No son estas movilizaciones de
la comunidad universitaria un mero capricho de la misma. Y menos aún se
reducen a la exigencia hoy tan visible de expulsar de la Universidad al
grupo de choque por excelencia lo mismo de Rectores que de Directores de
Facultades, Escuelas, Preparatorias y Colegios. Lo que hoy está
teniendo lugar en la Universidad es reflejo del hartazgo que se vive por
causa de la descomposición del tejido colectivo de la sociedad.
Sí,
son movilizaciones por las universitarias acosadas, violadas y
asesinadas en los últimos años. Pero también son movilización por un
pasado con millones de casos similares que la memoria colectiva olvidó, y
por supuesto, por un futuro en el que esos casos sean la excepción, y
no la regla. Sí, son movilizaciones por la inseguridad y la violencia
que los universitarios viven en día a día. Pero lo son también por la
violencia y la inseguridad con la que se vive en el resto del país, en
donde el morir desmembrado, decapitado o disuelto en aceite es más
sencillo que lograr sacar adelante a una familia que gana el salario
mínimo. Sí, son movilizaciones por las agresiones vividas, a manos de
grupos porriles (de choque), el pasado 3 de septiembre, frente al
edificio de Rectoría.
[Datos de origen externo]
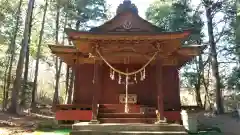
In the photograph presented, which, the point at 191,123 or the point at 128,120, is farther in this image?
the point at 191,123

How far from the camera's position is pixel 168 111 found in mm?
12539

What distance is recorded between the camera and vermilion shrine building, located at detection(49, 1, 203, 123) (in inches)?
384

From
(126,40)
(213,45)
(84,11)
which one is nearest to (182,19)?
(213,45)

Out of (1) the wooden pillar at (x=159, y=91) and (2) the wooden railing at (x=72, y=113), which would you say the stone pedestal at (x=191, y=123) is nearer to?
(1) the wooden pillar at (x=159, y=91)

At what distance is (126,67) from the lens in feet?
45.6

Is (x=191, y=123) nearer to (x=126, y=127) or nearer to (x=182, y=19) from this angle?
(x=126, y=127)

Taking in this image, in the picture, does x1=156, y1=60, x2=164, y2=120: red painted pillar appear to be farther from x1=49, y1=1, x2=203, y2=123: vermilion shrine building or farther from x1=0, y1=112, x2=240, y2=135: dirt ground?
x1=0, y1=112, x2=240, y2=135: dirt ground

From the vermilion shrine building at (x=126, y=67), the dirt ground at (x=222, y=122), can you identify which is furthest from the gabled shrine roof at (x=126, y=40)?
the dirt ground at (x=222, y=122)

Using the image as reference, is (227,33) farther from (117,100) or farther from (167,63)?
(117,100)

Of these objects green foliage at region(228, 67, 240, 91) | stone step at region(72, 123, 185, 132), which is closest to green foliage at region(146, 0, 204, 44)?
green foliage at region(228, 67, 240, 91)

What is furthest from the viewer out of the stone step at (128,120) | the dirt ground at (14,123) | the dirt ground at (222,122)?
the dirt ground at (222,122)

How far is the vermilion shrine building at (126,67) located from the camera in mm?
9742

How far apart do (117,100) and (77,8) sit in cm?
1405

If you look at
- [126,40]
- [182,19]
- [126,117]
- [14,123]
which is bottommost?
[14,123]
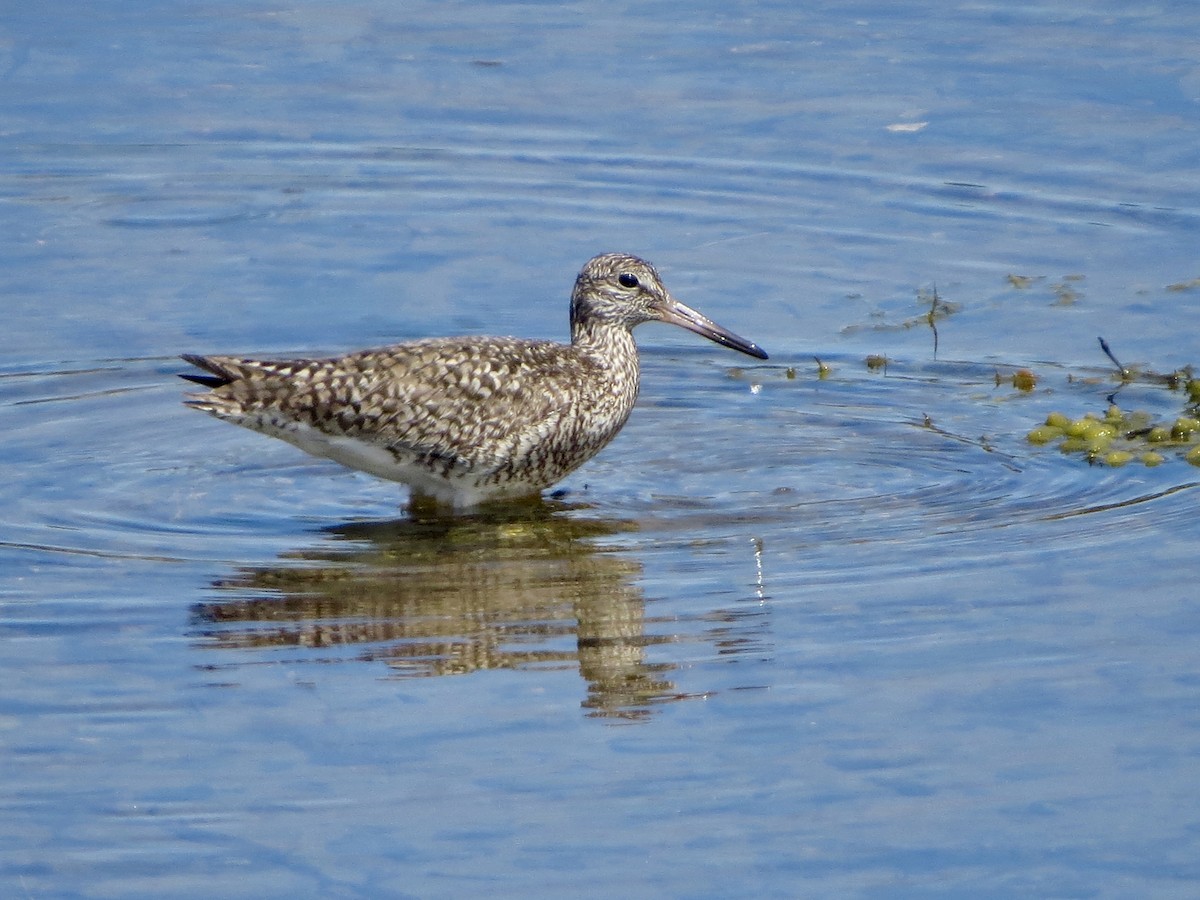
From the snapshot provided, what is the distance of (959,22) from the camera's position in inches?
560

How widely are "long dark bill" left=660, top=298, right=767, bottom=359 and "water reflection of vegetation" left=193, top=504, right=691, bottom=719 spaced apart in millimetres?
1294

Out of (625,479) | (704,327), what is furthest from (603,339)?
(625,479)

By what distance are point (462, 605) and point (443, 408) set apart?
1.43 meters

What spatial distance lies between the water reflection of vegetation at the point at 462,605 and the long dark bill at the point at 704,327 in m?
1.29

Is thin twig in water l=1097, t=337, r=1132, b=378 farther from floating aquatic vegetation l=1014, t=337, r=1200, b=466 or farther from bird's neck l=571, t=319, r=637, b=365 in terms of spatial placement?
bird's neck l=571, t=319, r=637, b=365

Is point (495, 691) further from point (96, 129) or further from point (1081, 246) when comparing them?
point (96, 129)

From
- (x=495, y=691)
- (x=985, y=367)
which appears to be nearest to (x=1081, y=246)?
(x=985, y=367)

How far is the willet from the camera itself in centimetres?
879

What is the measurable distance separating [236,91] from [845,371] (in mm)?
5338

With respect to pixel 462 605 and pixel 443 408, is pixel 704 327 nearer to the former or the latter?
pixel 443 408

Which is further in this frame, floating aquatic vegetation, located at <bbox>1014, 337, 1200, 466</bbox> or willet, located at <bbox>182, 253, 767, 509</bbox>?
floating aquatic vegetation, located at <bbox>1014, 337, 1200, 466</bbox>

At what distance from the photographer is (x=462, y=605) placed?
775 centimetres

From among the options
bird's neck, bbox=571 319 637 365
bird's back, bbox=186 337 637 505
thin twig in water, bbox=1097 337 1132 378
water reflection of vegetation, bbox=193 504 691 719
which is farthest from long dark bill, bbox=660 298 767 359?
thin twig in water, bbox=1097 337 1132 378

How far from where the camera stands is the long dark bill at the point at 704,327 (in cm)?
973
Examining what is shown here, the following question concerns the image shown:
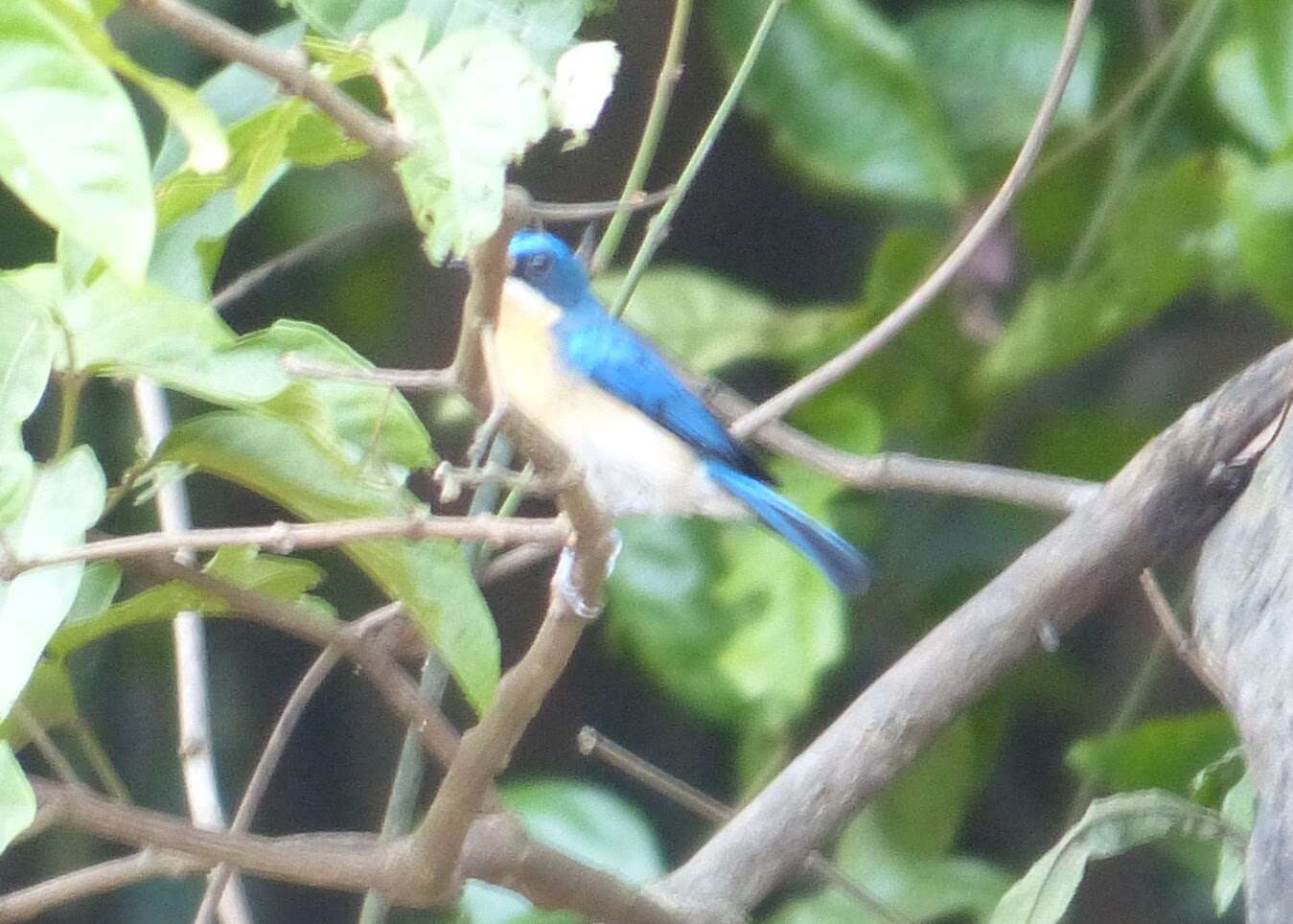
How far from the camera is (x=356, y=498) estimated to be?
98 centimetres

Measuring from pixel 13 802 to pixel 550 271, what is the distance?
3.01 feet

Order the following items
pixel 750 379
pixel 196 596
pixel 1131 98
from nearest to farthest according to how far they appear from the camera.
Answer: pixel 196 596 → pixel 1131 98 → pixel 750 379

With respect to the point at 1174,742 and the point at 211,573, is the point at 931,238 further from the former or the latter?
the point at 211,573

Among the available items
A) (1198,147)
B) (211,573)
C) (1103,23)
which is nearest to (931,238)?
(1198,147)

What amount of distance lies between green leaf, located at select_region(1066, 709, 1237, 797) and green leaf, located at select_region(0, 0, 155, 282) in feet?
3.97

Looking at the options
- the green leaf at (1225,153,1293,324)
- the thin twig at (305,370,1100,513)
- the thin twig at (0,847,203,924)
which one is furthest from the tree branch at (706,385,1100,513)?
the thin twig at (0,847,203,924)

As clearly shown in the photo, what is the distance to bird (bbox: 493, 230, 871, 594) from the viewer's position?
164 cm

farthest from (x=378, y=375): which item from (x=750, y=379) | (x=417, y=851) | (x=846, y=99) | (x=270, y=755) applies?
(x=750, y=379)

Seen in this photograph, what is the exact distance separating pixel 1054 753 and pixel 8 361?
5.71 feet

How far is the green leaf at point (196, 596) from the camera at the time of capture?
1.02 meters

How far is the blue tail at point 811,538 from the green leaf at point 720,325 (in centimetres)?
17

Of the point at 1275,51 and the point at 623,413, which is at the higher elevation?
the point at 1275,51

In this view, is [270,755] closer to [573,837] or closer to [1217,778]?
[573,837]

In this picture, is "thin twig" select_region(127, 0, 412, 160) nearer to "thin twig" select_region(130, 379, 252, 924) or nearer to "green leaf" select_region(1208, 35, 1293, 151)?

Pero también lo son por todos aquellos que en el
país se han inconformado y han actuado frente a un aparato estatal
represor, que terminó declarándoles una verdad histórica indiscutible.
Queda
en el tintero la reflexión sobre por qué se decidió disolver una
manifestación tan pequeña, tan concentrada y tan pacífica, por medio de
una agresión de proporciones como la observada frente a Rectoría. ¿Un
movimiento político francamente torpe? ¿Un golpe de timón desde
intereses opuestos a la administración en curso? ¿Una advertencia de
grupos anquilosados al régimen federal saliente, de cara a la cercanía
que se tiene con el gobierno entrante? Quizá, como sucedió con miles de
documentos, voces y vidas que se aniquilaron en el 68, jamás se sabrá
más allá de la pura especulación.
Pero lo que ahora sí
se sabe es que la inmovilidad no es una opción. Porque por concentrada y
reducida que pueda o no ser la protesta en curso, lo que queda claro es
que de seguir por el camino recorrido, por el recurso a renunciar al
posicionamiento político, por la salida fácil que supone el no tomar una
posición ética concreta frente a la descomposición de la sociedad, lo
único que se tiene asegurado es más de lo mismo.
Y hay
que aclarar, como reza el viejo adagio de la Revolución de 1905: «Las
masas no van a la revolución con un plan preconcebido de la sociedad
nueva, sino con un sentimiento claro de la imposibilidad de seguir
soportando la sociedad vieja».
¡Que la memoria del 68
no sea sólo un recuerdo solemne al que se le deba rendir culto, sino una
realidad que se debe seguir (re)viviendo y actualizando de manera
permanente!
¡Por mi raza hablará el espíritu!
Ricardo Orozco, Consejero Ejecutivo del Centro Mexicano de Análisis de la Política Internacional.